Python wrapper for the Java machine learning workbench Weka using the javabridge library.
Requirements:
- Python 2.7 (does not work with Python 3)
- javabridge (>= 1.0.11)
- matplotlib (optional)
- pygraphviz (optional)
- PIL (optional)
- Oracle JDK 1.6+
Uses:
- Weka (3.7.12)
Detailed instructions and links to videos on installing the library are located here.
Please note, that you need a build environment to compile some libraries from source.
You can post questions, patches or enhancement requests in the following Google Group:
https://groups.google.com/forum/#!forum/python-weka-wrapper
See python-weka-wrapper-examples
repository for example code on the various APIs.

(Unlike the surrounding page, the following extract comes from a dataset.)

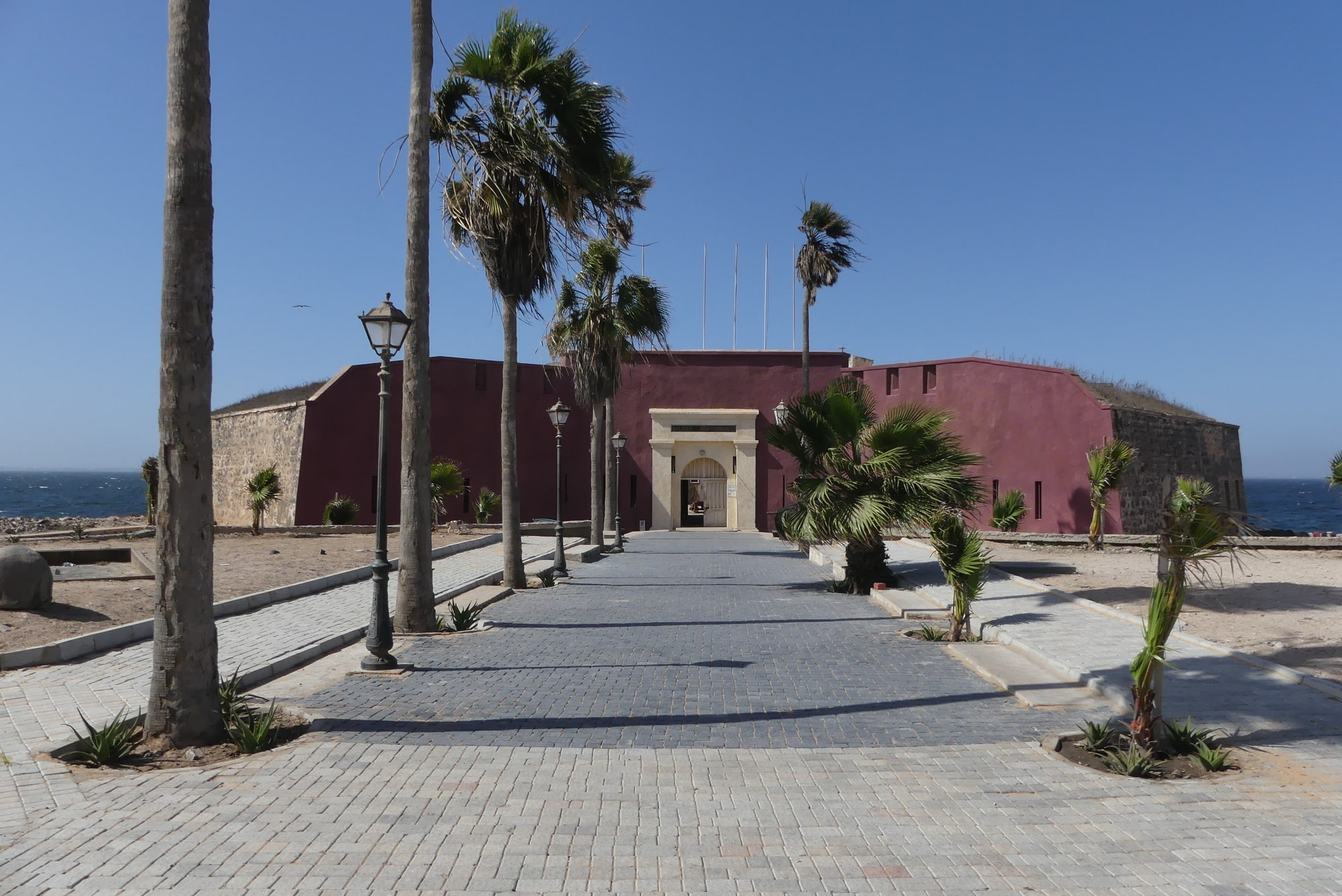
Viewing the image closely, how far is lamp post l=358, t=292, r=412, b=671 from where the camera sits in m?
8.38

Also, check out the sphinx
documentation in the doc directory. You can generate HTML documentation
using the make html
command in the doc directory.
Available online documentation:
- Full documentation
- Shortcuts
- Command-line
- API
- Examples
Below are some examples of command-line use of the library. You can find these also on PyPi.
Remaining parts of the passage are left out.